Ironhorse does not want to have A Talk. Ironhorse just wants to punch doors and glare a lot.


Then he does it all again, in a slightly different place.


Then he goes and does the obligatory "hard work out in a gym" scene.


At which point Harrison offers the equally obligatory isolated cabin in the middle of nowhere, that people on TV always seem to think is a good idea. When does anything good ever happen in isolated cabins in the middle of nowhere? Harrison apparently inherited this one from his adopted father, who - nineteen episodes in - he has still only ever referred to as "Doctor Forrester". That must have been a fun childhood.


Ruby woman is meanwhile getting ever increasingly hot under the collar about rubies and how much they cost.


Which is a shame, as aliens don't do flirting.

Actually I'm not sure if that's flirting or just a vampire getting ready to strike.


Back in the other bit of the plot, the grieving widower has a radio-controlled helicopter packed with explosives.


He deploys this against Ironhorse as he heads for the isolated cabin in the middle of nowhere.


Ironhorse then wakes up in an isolated cabin in the middle of nowhere. Presumably a different one.


The grieving husband plans to kill him, but he's a bit rubbish about it, and Ironhorse has soon turned the tables.


He even manages to work out his psychological issues in the process.


The grieving widower is delighted that his broken life and general uselessness has been of such help to his enemy.

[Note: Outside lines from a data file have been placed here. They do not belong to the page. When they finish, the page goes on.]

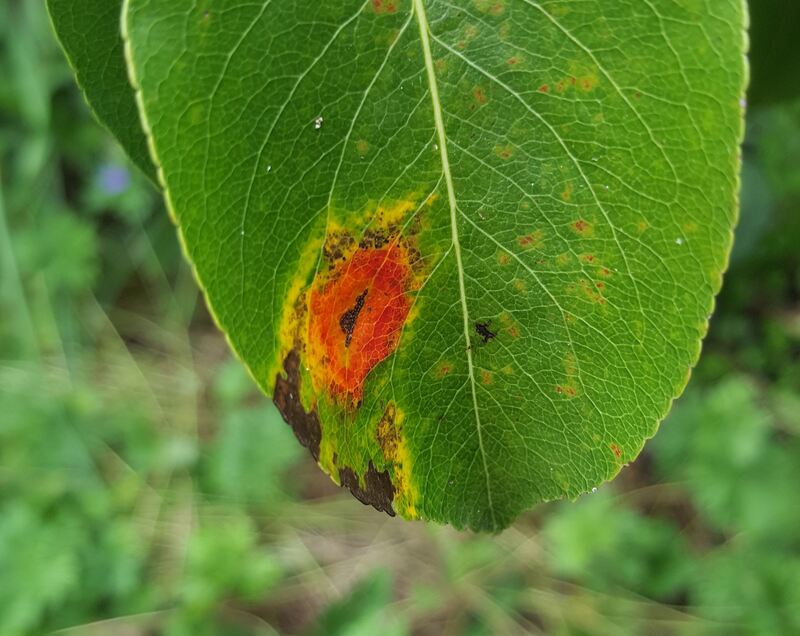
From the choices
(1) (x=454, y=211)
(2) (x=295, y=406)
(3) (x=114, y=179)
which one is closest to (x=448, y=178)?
(1) (x=454, y=211)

The aliens are just happy about rubies and gold and stuff. Harrison has hauled Ironhorse's little mayhem squad along for a visit, though, and the aliens are forced to flee without money, gold or rubies.


Ironhorse decides to deputise the grieving widower, and chase after the escaping aliens with his spare radio-controlled helicopter bomb, so that they can both work out their remaining issues together.


This ends in the traditional explosion.


"Is everything okay?" asks Harrison.


"It is now," agree Ironhorse and the grieving widower. Because exploding an unknown van driver that the guy you hate has insisted is really responsible for your wife's death is apparently the surest road to recovery. Hurrah!

Well, it's cheaper than psychoanalysis, and a whole hell of a lot more fun.

This is such a mixed bag of an episode. The heist stuff is fun, and the aliens are entertaining as they rush around trying to get rubies to build their wholly pointless ultimate weapons. Good performance from Denis Forest as the poor widower of Ironhorse's innocent victim, too. The angst/revenge storyline is just lame, though. It always is, and probably always will be.

Denis Forest was to turn up again, of course, in the infamous Second Season That Doesn't Really Exist, as alien leader Malzor. So presumably the griefstricken widower went on fighting aliens in his spare time, and eventually got taken over by one. If I acknowledged the existence of the second season, then I might be entertained by that thought, but I don't, so I'm not.

So all in all that was a fairly wasted paragraph, wasn't it.